-- BEGIN Text extract --

Tidying Up exudes a feel-good vibe, just like Netflix’s Queer Eye, even though the show puts you through footage after footage of disorder, unwashed dishes and dirty leftovers (the horror!). Perhaps, it’s the sight of the homeowners coming to terms with their messy lifestyle or the change of dynamics between couples just by decluttering that radiates a certain positivity. Because in the end, your home is a reflection of your relationship with yourself. Plus, who knew folding clothes into neat squares can save one’s marriage?
It’s also comforting to know that chaos doesn’t escape a neat-freak like Kondo. She admits that her young daughters sometimes undo her hard work of keeping her home pristine and clean so she involves them in easier chores like folding clothes. If she feels tired from cleaning, she would rest and take a nap – like any other normal person would.
Some will find Kondo’s method odd because not all of us are used to her ‘cheerleading’ style of self-improvement. And certainly, not all of us consider clutter ‘fun’, although Kondo feels otherwise. What her books and TV show are trying to convey, eventually, are to treat our possessions with respect and regard mess as a chance to purge or start afresh, rather than a source of anxiety.
Just how different is watching Kondo in action though? By the time we finished the first episode, we were charged with a sudden urge to rid ourselves of the extraneous. Imagine what eight episodes can do for you.
‘Tidying Up with Marie Kondo’ is streaming on Netflix now.

-- END Text extract --

→ **Problems and tasks**:
[1] Copy word for word the part of the review of Tidying Up that opens with the words "It’s also comforting" and closes with "source of anxiety.".
[2] Answer these questions from the review of Tidying Up:
(a) Which other Netflix show is Tidying Up compared to for its feel-good vibe?
(b) What chore does Kondo involve her young daughters in?
(c) How many episodes does the review mention?

-- BEGIN Dataset content --

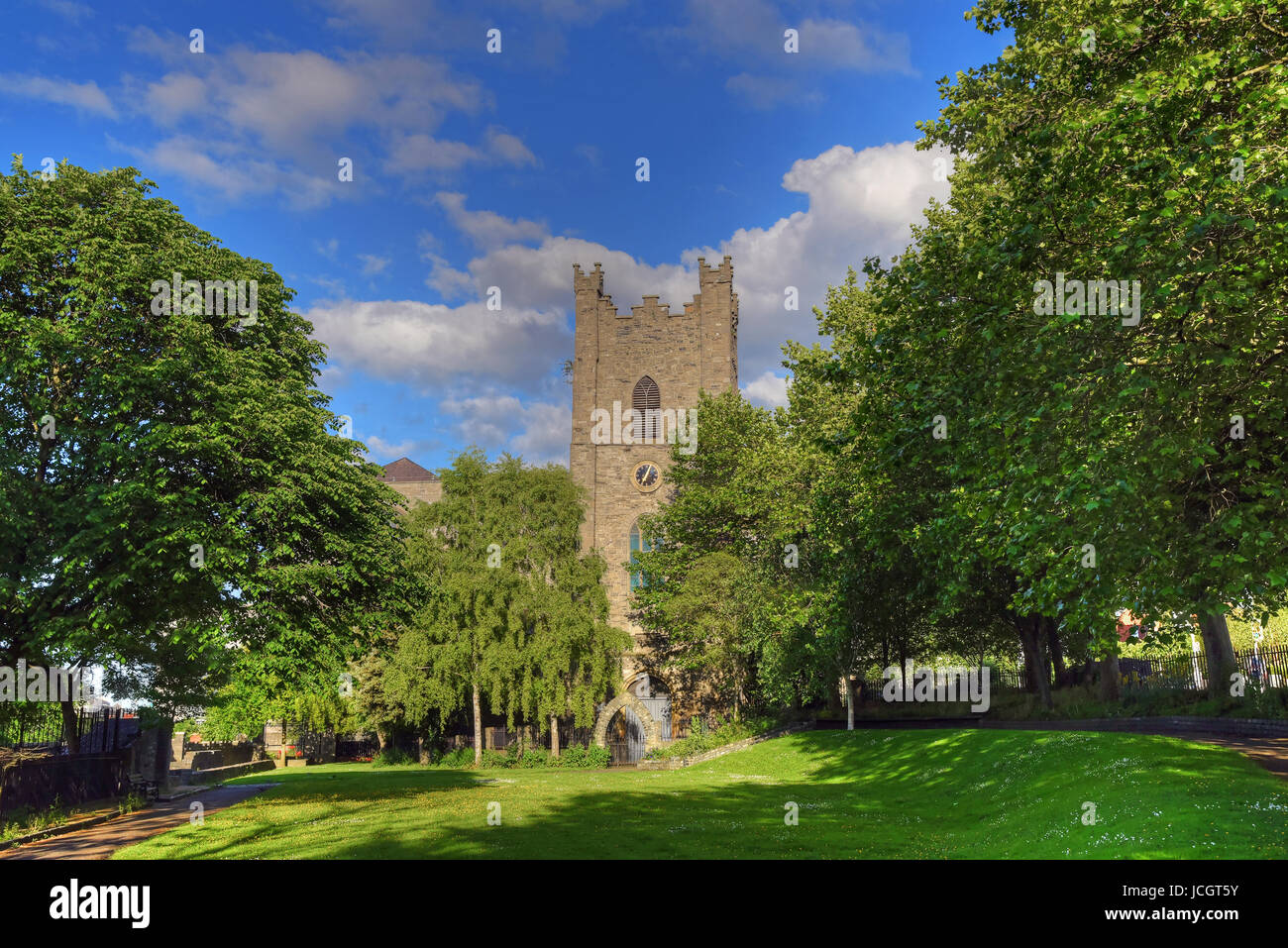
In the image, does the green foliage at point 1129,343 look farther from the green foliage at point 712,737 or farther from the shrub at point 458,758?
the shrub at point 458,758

-- END Dataset content --
-- BEGIN Dataset content --

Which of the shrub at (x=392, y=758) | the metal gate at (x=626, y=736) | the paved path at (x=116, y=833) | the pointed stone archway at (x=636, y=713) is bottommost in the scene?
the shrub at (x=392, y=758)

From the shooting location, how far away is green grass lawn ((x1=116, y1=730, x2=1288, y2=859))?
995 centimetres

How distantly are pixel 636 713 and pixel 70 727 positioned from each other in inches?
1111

-- END Dataset content --
-- BEGIN Dataset content --

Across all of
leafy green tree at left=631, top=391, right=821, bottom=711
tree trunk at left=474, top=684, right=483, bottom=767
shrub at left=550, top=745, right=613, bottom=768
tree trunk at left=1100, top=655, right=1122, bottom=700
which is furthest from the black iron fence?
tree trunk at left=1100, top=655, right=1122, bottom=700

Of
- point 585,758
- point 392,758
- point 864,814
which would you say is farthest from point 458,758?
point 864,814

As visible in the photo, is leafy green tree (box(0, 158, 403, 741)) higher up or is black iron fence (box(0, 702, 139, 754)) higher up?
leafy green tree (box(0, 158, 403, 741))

-- END Dataset content --

→ **Task-by-task results**:
[1]
It’s also comforting to know that chaos doesn’t escape a neat-freak like Kondo. She admits that her young daughters sometimes undo her hard work of keeping her home pristine and clean so she involves them in easier chores like folding clothes. If she feels tired from cleaning, she would rest and take a nap – like any other normal person would.
Some will find Kondo’s method odd because not all of us are used to her ‘cheerleading’ style of self-improvement. And certainly, not all of us consider clutter ‘fun’, although Kondo feels otherwise. What her books and TV show are trying to convey, eventually, are to treat our possessions with respect and regard mess as a chance to purge or start afresh, rather than a source of anxiety.

[2]
(a) Queer Eye
(b) Folding clothes
(c) Eight